Cependant, la crise de l'Empire ottoman atteint des communautés
orientales qui s'appauvrissent, tandis que les problèmes
sociaux accablent celles d'Occident, notamment d'Amsterdam. Avec
la dispersion extrême des familles s'est établie
une sorte d'organisation mondiale informelle des Séfarades.
Une période nouvelle commence avec l'indépendance
des États-Unis d'Amérique en 1776. Ralliés
par le rabbin Gershom Seixas à la cause de l'indépendance,
les Juifs américains obtiennent un statut d'égalité,
offrant ainsi aux Juifs d'Europe un modèle d'émancipation.
Le modèle est repris par les Séfarades français,
qui font campagne en 1789, de concert avec les Ashkénazes
d'Alsace d'abord, seuls ensuite, pour l'obtention des droits de
citoyens actifs. L'émancipation des Juifs de France (29
sept. 1791) est en grande partie une uvre séfarade.
Désormais, le modèle français inspire les
communautés juives d'Orient et d'Occident en quête
d'une émancipation mettant fin à leur statut médiéval.
En fait, l'oppression se prolonge en Afrique du Nord et en Orient
jusqu'en 1860. Cette année-là est créée
à Paris l'Alliance israélite universelle, qui s'attache
à promouvoir le régime statutaire, économique
et scolaire des communautés orientales: son réseau
d'écoles, de l'Afrique du Nord aux Balkans et à
la Perse, prépare les Juifs à entrer dans le monde
moderne; ses interventions obtiennent un recul de l'arbitraire
dans ces pays. Pourtant les centres vitaux du judaïsme séfarade
se vident de leurs effectifs avec l'émigration vers l'Occident
et l'Amérique, tandis que l'espagnol recule devant les
progrès du français chez les séfarades orientaux.

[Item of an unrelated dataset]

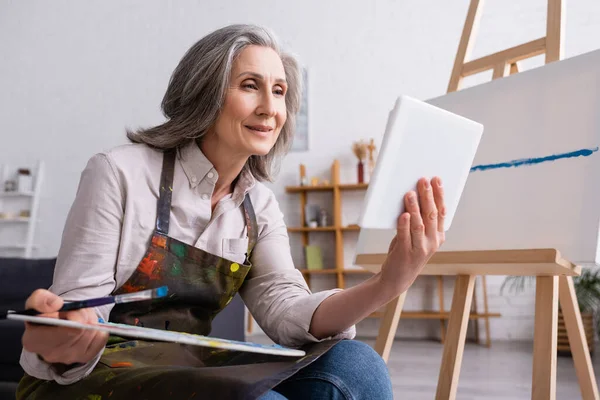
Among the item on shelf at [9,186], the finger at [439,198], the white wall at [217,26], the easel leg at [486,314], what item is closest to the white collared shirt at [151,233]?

Chant du cygne de la culture séfarade, une presse judéo-espagnole,
d'une richesse et d'une diffusion prodigieuses, popularise au
XIXe et au XXe siècle le patrimoine intellectuel séfarade
et l'apport occidental (traductions multiples des romans français,
dont ceux d'Alexandre Dumas et d'Eugène Sue). Des courants
nouveaux s'expriment dans cette presse, socialiste ou nationaliste
(le rabbin Juda Alkalai est un précurseur du sionisme politique).
Comme les communautés ashkénazes, les communautés
séfarades sont frappées par l'holocauste hitlérien
dans leurs centres les plus authentiques, en Bulgarie et en Grèce
surtout (la déportation des Juifs de Salonique a fait disparaître
le foyer du parler judéo-espagnol). Aujourd'hui, les communautés
nord-africaines sont en cours de liquidation et les groupements
séfarades de la Diaspora se trouvent en France et aux États-Unis
(plus de 30 000 à New York); près de 60 p. 100 de
la population d'Israël sont séfarades. En Israël,
si traditionnellement le grand rabbin d'Israël séfarade,
dit le Rion le Sion, a la prééminence sur
le grand rabbin ashkénaze, la vie politique, économique,
intellectuelle est largement dominée par l'élément
ashkénaze, et la disparité des niveaux de vie entre
l'un et l'autre élément pose un problème
grave. Les études séfarades, longtemps négligées,
connaissent un essor spectaculaire avec les travaux de l'institut
Arias Montano de Madrid, l'institut Ben Zvi à Jérusalem,
l'Institut mondial pour les études séfarades de
New York, les enseignements de langue et civilisation séfarades
de l'Institut des langues et civilisations orientales de Paris.